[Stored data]
....

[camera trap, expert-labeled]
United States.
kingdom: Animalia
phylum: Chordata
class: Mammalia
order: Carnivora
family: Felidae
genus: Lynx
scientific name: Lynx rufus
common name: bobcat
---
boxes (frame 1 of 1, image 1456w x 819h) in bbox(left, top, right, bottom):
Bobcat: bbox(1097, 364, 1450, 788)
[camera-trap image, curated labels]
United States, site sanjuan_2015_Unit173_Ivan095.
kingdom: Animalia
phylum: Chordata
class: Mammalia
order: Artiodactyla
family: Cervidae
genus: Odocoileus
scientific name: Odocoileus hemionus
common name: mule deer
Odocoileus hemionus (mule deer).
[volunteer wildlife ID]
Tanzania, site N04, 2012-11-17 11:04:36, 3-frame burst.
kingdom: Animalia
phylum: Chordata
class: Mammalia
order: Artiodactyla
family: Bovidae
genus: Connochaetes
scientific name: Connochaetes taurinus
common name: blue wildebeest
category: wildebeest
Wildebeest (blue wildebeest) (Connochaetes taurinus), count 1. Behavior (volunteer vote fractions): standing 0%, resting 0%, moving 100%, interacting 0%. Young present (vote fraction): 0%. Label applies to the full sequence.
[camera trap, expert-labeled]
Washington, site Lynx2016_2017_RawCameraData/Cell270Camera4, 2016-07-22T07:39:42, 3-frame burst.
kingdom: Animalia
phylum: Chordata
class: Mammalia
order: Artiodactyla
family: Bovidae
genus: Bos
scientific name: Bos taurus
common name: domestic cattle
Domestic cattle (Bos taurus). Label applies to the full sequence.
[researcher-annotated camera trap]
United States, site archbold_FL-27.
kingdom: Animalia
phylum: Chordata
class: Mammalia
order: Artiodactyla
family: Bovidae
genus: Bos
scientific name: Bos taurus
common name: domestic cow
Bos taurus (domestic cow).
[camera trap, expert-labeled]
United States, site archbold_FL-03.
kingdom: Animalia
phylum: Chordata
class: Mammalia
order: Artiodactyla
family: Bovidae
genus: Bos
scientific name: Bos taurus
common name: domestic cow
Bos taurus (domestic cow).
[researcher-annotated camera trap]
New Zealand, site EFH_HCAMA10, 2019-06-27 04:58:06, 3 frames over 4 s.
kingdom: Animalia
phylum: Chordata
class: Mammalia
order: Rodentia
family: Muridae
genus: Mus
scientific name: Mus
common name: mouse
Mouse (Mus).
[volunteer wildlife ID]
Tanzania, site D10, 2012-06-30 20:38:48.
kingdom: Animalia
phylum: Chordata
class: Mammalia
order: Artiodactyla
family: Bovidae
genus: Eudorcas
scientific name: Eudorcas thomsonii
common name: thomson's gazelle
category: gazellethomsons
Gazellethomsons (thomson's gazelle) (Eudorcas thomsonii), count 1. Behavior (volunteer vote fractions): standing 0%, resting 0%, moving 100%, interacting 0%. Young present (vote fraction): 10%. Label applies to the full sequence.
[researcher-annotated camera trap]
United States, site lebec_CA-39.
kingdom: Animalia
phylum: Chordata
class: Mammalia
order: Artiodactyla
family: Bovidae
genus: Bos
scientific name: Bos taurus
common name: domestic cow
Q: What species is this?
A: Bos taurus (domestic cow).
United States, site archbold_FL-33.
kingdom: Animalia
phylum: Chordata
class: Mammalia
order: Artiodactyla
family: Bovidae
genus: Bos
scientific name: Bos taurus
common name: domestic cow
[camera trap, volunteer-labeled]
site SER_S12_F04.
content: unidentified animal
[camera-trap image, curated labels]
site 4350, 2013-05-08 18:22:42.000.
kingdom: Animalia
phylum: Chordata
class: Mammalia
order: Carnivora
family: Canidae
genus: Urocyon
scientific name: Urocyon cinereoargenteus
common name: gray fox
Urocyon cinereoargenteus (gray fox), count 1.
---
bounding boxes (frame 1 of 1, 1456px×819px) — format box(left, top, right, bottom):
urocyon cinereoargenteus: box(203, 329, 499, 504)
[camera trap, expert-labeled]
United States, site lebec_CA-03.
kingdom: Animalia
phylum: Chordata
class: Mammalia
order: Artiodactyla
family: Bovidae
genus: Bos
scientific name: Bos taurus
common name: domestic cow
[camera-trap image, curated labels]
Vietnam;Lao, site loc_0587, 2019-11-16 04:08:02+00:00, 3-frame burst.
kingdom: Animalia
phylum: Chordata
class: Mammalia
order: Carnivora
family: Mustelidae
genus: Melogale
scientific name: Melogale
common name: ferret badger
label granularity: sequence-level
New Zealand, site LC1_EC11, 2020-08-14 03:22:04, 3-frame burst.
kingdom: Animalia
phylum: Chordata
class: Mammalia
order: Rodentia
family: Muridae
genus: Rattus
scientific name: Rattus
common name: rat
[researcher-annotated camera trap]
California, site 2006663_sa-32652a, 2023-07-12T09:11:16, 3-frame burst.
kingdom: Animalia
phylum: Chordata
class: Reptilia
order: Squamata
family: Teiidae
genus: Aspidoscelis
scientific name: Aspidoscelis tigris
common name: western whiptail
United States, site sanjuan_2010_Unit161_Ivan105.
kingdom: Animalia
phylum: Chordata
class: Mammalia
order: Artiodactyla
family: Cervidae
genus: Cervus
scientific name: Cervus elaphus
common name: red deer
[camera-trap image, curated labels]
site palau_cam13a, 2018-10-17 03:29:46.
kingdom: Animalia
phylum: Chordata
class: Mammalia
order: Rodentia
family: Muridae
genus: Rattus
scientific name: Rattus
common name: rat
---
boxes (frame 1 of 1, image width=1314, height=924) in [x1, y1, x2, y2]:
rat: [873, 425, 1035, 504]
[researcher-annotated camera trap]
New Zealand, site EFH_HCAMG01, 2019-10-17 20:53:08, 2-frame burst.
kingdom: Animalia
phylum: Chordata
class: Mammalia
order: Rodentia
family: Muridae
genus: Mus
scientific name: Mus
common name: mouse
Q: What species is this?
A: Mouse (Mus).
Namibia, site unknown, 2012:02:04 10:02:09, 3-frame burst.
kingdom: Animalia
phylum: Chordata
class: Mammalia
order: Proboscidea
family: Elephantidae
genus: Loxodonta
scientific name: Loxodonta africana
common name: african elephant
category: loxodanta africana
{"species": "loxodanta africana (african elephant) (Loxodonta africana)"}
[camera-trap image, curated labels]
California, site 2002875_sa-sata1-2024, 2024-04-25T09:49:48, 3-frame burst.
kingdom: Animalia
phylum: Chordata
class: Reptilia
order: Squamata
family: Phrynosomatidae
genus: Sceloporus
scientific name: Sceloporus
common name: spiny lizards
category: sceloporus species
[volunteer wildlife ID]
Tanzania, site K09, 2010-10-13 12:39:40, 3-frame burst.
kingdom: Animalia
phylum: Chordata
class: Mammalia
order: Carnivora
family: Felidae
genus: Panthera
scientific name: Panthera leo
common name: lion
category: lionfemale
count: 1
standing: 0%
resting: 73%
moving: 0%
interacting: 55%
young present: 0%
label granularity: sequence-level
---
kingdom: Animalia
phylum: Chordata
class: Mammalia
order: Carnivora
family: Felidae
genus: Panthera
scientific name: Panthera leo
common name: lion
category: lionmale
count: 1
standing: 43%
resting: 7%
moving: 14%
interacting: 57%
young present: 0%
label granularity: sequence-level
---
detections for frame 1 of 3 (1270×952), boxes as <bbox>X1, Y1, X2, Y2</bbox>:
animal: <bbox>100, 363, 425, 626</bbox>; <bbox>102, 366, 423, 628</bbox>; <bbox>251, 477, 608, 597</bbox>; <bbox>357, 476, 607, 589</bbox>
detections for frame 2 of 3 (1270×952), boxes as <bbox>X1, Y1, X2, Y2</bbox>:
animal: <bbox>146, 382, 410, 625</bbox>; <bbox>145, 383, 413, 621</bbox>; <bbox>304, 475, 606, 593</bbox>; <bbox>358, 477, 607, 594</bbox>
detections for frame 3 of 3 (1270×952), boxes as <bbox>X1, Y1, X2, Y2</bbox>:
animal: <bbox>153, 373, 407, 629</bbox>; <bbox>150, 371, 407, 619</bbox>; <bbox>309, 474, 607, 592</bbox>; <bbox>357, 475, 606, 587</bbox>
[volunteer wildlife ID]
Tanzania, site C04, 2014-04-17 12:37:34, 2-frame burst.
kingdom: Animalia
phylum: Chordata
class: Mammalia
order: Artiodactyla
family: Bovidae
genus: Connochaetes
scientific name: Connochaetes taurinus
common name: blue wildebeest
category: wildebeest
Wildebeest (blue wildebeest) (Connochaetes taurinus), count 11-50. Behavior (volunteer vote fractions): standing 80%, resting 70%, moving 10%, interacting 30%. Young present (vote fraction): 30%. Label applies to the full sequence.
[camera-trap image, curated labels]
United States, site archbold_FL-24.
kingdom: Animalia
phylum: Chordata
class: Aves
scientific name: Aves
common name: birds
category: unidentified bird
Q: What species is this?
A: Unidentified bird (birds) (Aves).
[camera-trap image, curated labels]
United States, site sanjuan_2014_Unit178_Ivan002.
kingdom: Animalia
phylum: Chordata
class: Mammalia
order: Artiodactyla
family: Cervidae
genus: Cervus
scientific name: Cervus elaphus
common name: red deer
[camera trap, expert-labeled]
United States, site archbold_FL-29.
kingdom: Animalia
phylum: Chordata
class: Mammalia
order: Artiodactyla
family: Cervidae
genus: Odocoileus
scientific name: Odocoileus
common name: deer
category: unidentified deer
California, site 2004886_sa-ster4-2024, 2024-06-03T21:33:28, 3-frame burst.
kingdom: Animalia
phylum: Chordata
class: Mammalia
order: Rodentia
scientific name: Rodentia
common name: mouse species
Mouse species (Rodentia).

....

Work instruction: Transcribe, exactly and without additions, the lines of the records above, beginning with the line that contains "A: Bos taurus (domestic cow)." and ending with the line that contains "scientific name: Urocyon cinereoargenteus", both included.

Answer to the problem:
A: Bos taurus (domestic cow).
United States, site archbold_FL-33.
kingdom: Animalia
phylum: Chordata
class: Mammalia
order: Artiodactyla
family: Bovidae
genus: Bos
scientific name: Bos taurus
common name: domestic cow
[camera trap, volunteer-labeled]
site SER_S12_F04.
content: unidentified animal
[camera-trap image, curated labels]
site 4350, 2013-05-08 18:22:42.000.
kingdom: Animalia
phylum: Chordata
class: Mammalia
order: Carnivora
family: Canidae
genus: Urocyon
scientific name: Urocyon cinereoargenteus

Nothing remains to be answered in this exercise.